The Ping River is nothing but a blur. City lights twinkle and reflect off its waters as the ambulance flies across a bridge and into the downtown center of Chiang Mai. Two drivers sit in the front, throwing the roaring vehicle from left to right, dodging tuk tuks and scooters.
At speeds rarely seen on Chiang Mai’s congested roads, the volunteer crew in the Pingnakorn Ambulance is racing to the scene of an accident in the old quarter. It screeches to a halt and the mass of bodies exit swiftly. With a calm, rehearsed purpose, the medical team sets to work assisting another ambulance that arrived on the scene first, directing traffic, holding back the crowd, gathering information.

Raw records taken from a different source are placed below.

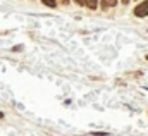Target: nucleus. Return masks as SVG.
Wrapping results in <instances>:
<instances>
[{"instance_id":"obj_10","label":"nucleus","mask_w":148,"mask_h":136,"mask_svg":"<svg viewBox=\"0 0 148 136\" xmlns=\"http://www.w3.org/2000/svg\"><path fill=\"white\" fill-rule=\"evenodd\" d=\"M145 59H147V60H148V55H147V57H145Z\"/></svg>"},{"instance_id":"obj_9","label":"nucleus","mask_w":148,"mask_h":136,"mask_svg":"<svg viewBox=\"0 0 148 136\" xmlns=\"http://www.w3.org/2000/svg\"><path fill=\"white\" fill-rule=\"evenodd\" d=\"M0 119H3V112H0Z\"/></svg>"},{"instance_id":"obj_3","label":"nucleus","mask_w":148,"mask_h":136,"mask_svg":"<svg viewBox=\"0 0 148 136\" xmlns=\"http://www.w3.org/2000/svg\"><path fill=\"white\" fill-rule=\"evenodd\" d=\"M84 7H88L90 10H95V9H98V0H86Z\"/></svg>"},{"instance_id":"obj_7","label":"nucleus","mask_w":148,"mask_h":136,"mask_svg":"<svg viewBox=\"0 0 148 136\" xmlns=\"http://www.w3.org/2000/svg\"><path fill=\"white\" fill-rule=\"evenodd\" d=\"M69 2H71V0H60V3H62V5H69Z\"/></svg>"},{"instance_id":"obj_8","label":"nucleus","mask_w":148,"mask_h":136,"mask_svg":"<svg viewBox=\"0 0 148 136\" xmlns=\"http://www.w3.org/2000/svg\"><path fill=\"white\" fill-rule=\"evenodd\" d=\"M121 2H122L124 5H126V3H129V0H121Z\"/></svg>"},{"instance_id":"obj_5","label":"nucleus","mask_w":148,"mask_h":136,"mask_svg":"<svg viewBox=\"0 0 148 136\" xmlns=\"http://www.w3.org/2000/svg\"><path fill=\"white\" fill-rule=\"evenodd\" d=\"M21 50H23V45H17V47L12 48V52H21Z\"/></svg>"},{"instance_id":"obj_11","label":"nucleus","mask_w":148,"mask_h":136,"mask_svg":"<svg viewBox=\"0 0 148 136\" xmlns=\"http://www.w3.org/2000/svg\"><path fill=\"white\" fill-rule=\"evenodd\" d=\"M136 2H141V0H136Z\"/></svg>"},{"instance_id":"obj_4","label":"nucleus","mask_w":148,"mask_h":136,"mask_svg":"<svg viewBox=\"0 0 148 136\" xmlns=\"http://www.w3.org/2000/svg\"><path fill=\"white\" fill-rule=\"evenodd\" d=\"M41 2H43V5H47L50 9H55L57 7V0H41Z\"/></svg>"},{"instance_id":"obj_6","label":"nucleus","mask_w":148,"mask_h":136,"mask_svg":"<svg viewBox=\"0 0 148 136\" xmlns=\"http://www.w3.org/2000/svg\"><path fill=\"white\" fill-rule=\"evenodd\" d=\"M74 2H76L77 5H84V2H86V0H74Z\"/></svg>"},{"instance_id":"obj_1","label":"nucleus","mask_w":148,"mask_h":136,"mask_svg":"<svg viewBox=\"0 0 148 136\" xmlns=\"http://www.w3.org/2000/svg\"><path fill=\"white\" fill-rule=\"evenodd\" d=\"M133 14H134L136 17H147L148 16V0H141V2L134 7Z\"/></svg>"},{"instance_id":"obj_2","label":"nucleus","mask_w":148,"mask_h":136,"mask_svg":"<svg viewBox=\"0 0 148 136\" xmlns=\"http://www.w3.org/2000/svg\"><path fill=\"white\" fill-rule=\"evenodd\" d=\"M117 2H119V0H102V2H100L102 10H109V9H112V7H115Z\"/></svg>"}]
</instances>
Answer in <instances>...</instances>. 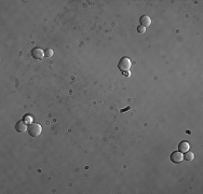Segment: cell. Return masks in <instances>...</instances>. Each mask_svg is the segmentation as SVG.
<instances>
[{"label":"cell","mask_w":203,"mask_h":194,"mask_svg":"<svg viewBox=\"0 0 203 194\" xmlns=\"http://www.w3.org/2000/svg\"><path fill=\"white\" fill-rule=\"evenodd\" d=\"M23 121H24L25 123H33V119H31L30 115H26V117L23 119Z\"/></svg>","instance_id":"cell-10"},{"label":"cell","mask_w":203,"mask_h":194,"mask_svg":"<svg viewBox=\"0 0 203 194\" xmlns=\"http://www.w3.org/2000/svg\"><path fill=\"white\" fill-rule=\"evenodd\" d=\"M171 161L175 164L181 163L182 161H184V155H183L182 152H179V151L173 152L172 154H171Z\"/></svg>","instance_id":"cell-4"},{"label":"cell","mask_w":203,"mask_h":194,"mask_svg":"<svg viewBox=\"0 0 203 194\" xmlns=\"http://www.w3.org/2000/svg\"><path fill=\"white\" fill-rule=\"evenodd\" d=\"M139 22H141V26H143V27H148V26H150L151 24V20L150 17L148 15H143L142 17H141V20H139Z\"/></svg>","instance_id":"cell-6"},{"label":"cell","mask_w":203,"mask_h":194,"mask_svg":"<svg viewBox=\"0 0 203 194\" xmlns=\"http://www.w3.org/2000/svg\"><path fill=\"white\" fill-rule=\"evenodd\" d=\"M123 75H124V76H128V77H129V76H130V72H129V71H128V72H126V71H123Z\"/></svg>","instance_id":"cell-12"},{"label":"cell","mask_w":203,"mask_h":194,"mask_svg":"<svg viewBox=\"0 0 203 194\" xmlns=\"http://www.w3.org/2000/svg\"><path fill=\"white\" fill-rule=\"evenodd\" d=\"M42 132V128L38 123H30L28 126V133L33 137H38Z\"/></svg>","instance_id":"cell-1"},{"label":"cell","mask_w":203,"mask_h":194,"mask_svg":"<svg viewBox=\"0 0 203 194\" xmlns=\"http://www.w3.org/2000/svg\"><path fill=\"white\" fill-rule=\"evenodd\" d=\"M137 31H138V33H145L146 28L143 27V26H138V27H137Z\"/></svg>","instance_id":"cell-11"},{"label":"cell","mask_w":203,"mask_h":194,"mask_svg":"<svg viewBox=\"0 0 203 194\" xmlns=\"http://www.w3.org/2000/svg\"><path fill=\"white\" fill-rule=\"evenodd\" d=\"M194 154L191 151H189V150H188L187 152H185L184 160H186V161H188V162H191L192 160H194Z\"/></svg>","instance_id":"cell-8"},{"label":"cell","mask_w":203,"mask_h":194,"mask_svg":"<svg viewBox=\"0 0 203 194\" xmlns=\"http://www.w3.org/2000/svg\"><path fill=\"white\" fill-rule=\"evenodd\" d=\"M31 56H33L35 59H37V61H41L46 55H44V51H42L41 48H33V51H31Z\"/></svg>","instance_id":"cell-3"},{"label":"cell","mask_w":203,"mask_h":194,"mask_svg":"<svg viewBox=\"0 0 203 194\" xmlns=\"http://www.w3.org/2000/svg\"><path fill=\"white\" fill-rule=\"evenodd\" d=\"M15 130H16V132H19V133H25L26 130H28V127L26 126V123H25L24 121H20L16 123Z\"/></svg>","instance_id":"cell-5"},{"label":"cell","mask_w":203,"mask_h":194,"mask_svg":"<svg viewBox=\"0 0 203 194\" xmlns=\"http://www.w3.org/2000/svg\"><path fill=\"white\" fill-rule=\"evenodd\" d=\"M131 66H132V62L130 61V58L128 57L121 58L120 62H119V65H118V67H119V69L121 71H129Z\"/></svg>","instance_id":"cell-2"},{"label":"cell","mask_w":203,"mask_h":194,"mask_svg":"<svg viewBox=\"0 0 203 194\" xmlns=\"http://www.w3.org/2000/svg\"><path fill=\"white\" fill-rule=\"evenodd\" d=\"M190 149V146H189V143H187V141H182V143H179L178 145V151L179 152H187L188 150Z\"/></svg>","instance_id":"cell-7"},{"label":"cell","mask_w":203,"mask_h":194,"mask_svg":"<svg viewBox=\"0 0 203 194\" xmlns=\"http://www.w3.org/2000/svg\"><path fill=\"white\" fill-rule=\"evenodd\" d=\"M44 55H46V57H52L53 56V50L52 48H48V50H46V51H44Z\"/></svg>","instance_id":"cell-9"}]
</instances>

The scene is a mess. Traffic police do their best to cordon off the gawkers, who are soon followed by drunken tourists, stumbling through the newly erected barriers. An upset relative is guided into an ambulance for a drive to the hospital. A pool of blood reflects the emergency lights flashing in the night.
Thailand is notorious for its poor traffic record and growing number of road fatalities. The most recent numbers available, from 2013, place the country sixth in the world for road fatalities, with up to 26,000 deaths per year. Some 70-80% of those are motorcyclists or their passengers. The primary causes of death: speeding, drunk driving, and failure to wear safety belts or helmets.
In Chiang Mai, Thailand’s second largest city, the carnage is met by various emergency services like the Pingnakorn Emergency Rescue – a volunteer organization that has teams stationed throughout the city.
Established in 1988 with support from the Thai government and international backing and training, Pingnakorn has a role in relieving the city’s overwhelming need for first responders and trained medical staff. Rescue services like Pingnakorn historically worked separately, in part because the first ambulance on the scene would get money for bringing the victims to the hospital. Today, though, they’ve learned to work in conjunction, and they are part of Chiang Mai Rescue, a non-profit umbrella organization of all the rescue and first-response teams in the city. This way, they’re able to spread resources where most needed and respond to disasters more effectively.
Some volunteers sign up for religious reasons; making and gaining merit is a cornerstone of Thailand’s Theravada Buddhism. Others, like Khun Wichet, a Pingnakorn rescue driver for the past seven years, have a much simpler explanation: “we want to help, it makes us happy seeing the work we do, and also for the excitement.”
The team we ride with tonight is responsible for one of the busiest sections of the city. It’s led by Utit Lek and his wife Khun Aof, both of whom have been emergency workers for close to 15 years. Now in their mid forties, they have created a tight-knit and well-prepared (if somewhat ragtag) response team. For them, creating a family atmosphere is crucial to combatting the long hours and stress.
As the clock nears midnight, they gather around a roadside noodle shop near one of Chiang Mai’s direct motorway links to the highway. They wait for the throngs of revelers who will soon begin filtering out of downtown. Between bowls of steaming broth and a steady stream of Coca-Cola, an uneasy calm sets in; the inevitable lingers. A team member asks where I live in the city. I tell him on Chiang Mai-Lamphun, a road known for the hundreds of giant trees that line its curbs. He looks up shaking his head. “Very dangerous that street, those trees kill many people”. Work with these crews long enough and patterns begin to emerge, slowly revealing perilous streets, corners, and traffic lights. A morbid city map that these volunteer medics can recount by heart.